--- begin DATA LINES ---

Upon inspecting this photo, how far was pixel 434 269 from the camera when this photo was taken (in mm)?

--- end DATA LINES ---
--- begin DATA LINES ---

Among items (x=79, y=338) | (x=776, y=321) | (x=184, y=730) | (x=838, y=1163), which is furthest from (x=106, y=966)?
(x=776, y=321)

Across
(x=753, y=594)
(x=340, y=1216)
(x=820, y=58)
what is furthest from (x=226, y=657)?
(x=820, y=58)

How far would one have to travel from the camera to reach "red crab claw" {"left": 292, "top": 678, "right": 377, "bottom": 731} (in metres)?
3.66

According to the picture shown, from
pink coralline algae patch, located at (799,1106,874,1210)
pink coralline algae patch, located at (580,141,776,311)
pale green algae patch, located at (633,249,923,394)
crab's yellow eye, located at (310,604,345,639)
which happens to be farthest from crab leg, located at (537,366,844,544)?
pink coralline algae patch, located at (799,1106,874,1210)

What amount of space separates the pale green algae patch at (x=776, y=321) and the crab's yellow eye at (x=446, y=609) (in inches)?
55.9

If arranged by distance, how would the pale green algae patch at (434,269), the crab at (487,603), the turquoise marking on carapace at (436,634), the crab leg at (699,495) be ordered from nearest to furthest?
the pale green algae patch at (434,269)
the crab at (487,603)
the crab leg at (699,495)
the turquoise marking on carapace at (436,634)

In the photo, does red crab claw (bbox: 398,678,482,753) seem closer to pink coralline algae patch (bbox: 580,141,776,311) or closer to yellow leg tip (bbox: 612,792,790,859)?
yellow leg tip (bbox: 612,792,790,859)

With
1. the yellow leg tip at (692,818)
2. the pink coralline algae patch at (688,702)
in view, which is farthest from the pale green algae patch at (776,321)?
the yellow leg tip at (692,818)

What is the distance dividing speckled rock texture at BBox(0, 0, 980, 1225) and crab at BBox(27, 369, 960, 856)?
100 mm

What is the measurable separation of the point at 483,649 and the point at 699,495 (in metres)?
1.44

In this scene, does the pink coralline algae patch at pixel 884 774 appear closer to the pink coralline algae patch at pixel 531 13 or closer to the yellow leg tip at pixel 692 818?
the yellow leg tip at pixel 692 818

--- end DATA LINES ---
--- begin DATA LINES ---

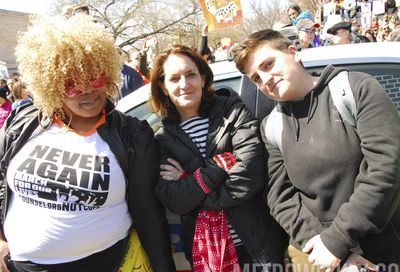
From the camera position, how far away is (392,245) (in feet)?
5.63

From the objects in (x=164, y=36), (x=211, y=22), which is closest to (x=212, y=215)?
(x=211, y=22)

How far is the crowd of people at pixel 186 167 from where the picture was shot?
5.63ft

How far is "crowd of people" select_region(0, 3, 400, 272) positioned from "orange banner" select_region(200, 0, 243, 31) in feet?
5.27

--- end DATA LINES ---

§ **TASK DETAILS**
Pull out each line of the material above that contains the string "distance", matching case exactly.

§ **THE SOLUTION**
If arranged by distance, how would the pale green algae patch at (434,269), the crab at (487,603), the turquoise marking on carapace at (436,634), the crab leg at (699,495) be ordered from nearest to furthest?
What is the distance dividing speckled rock texture at BBox(0, 0, 980, 1225) and crab at BBox(27, 369, 960, 856)?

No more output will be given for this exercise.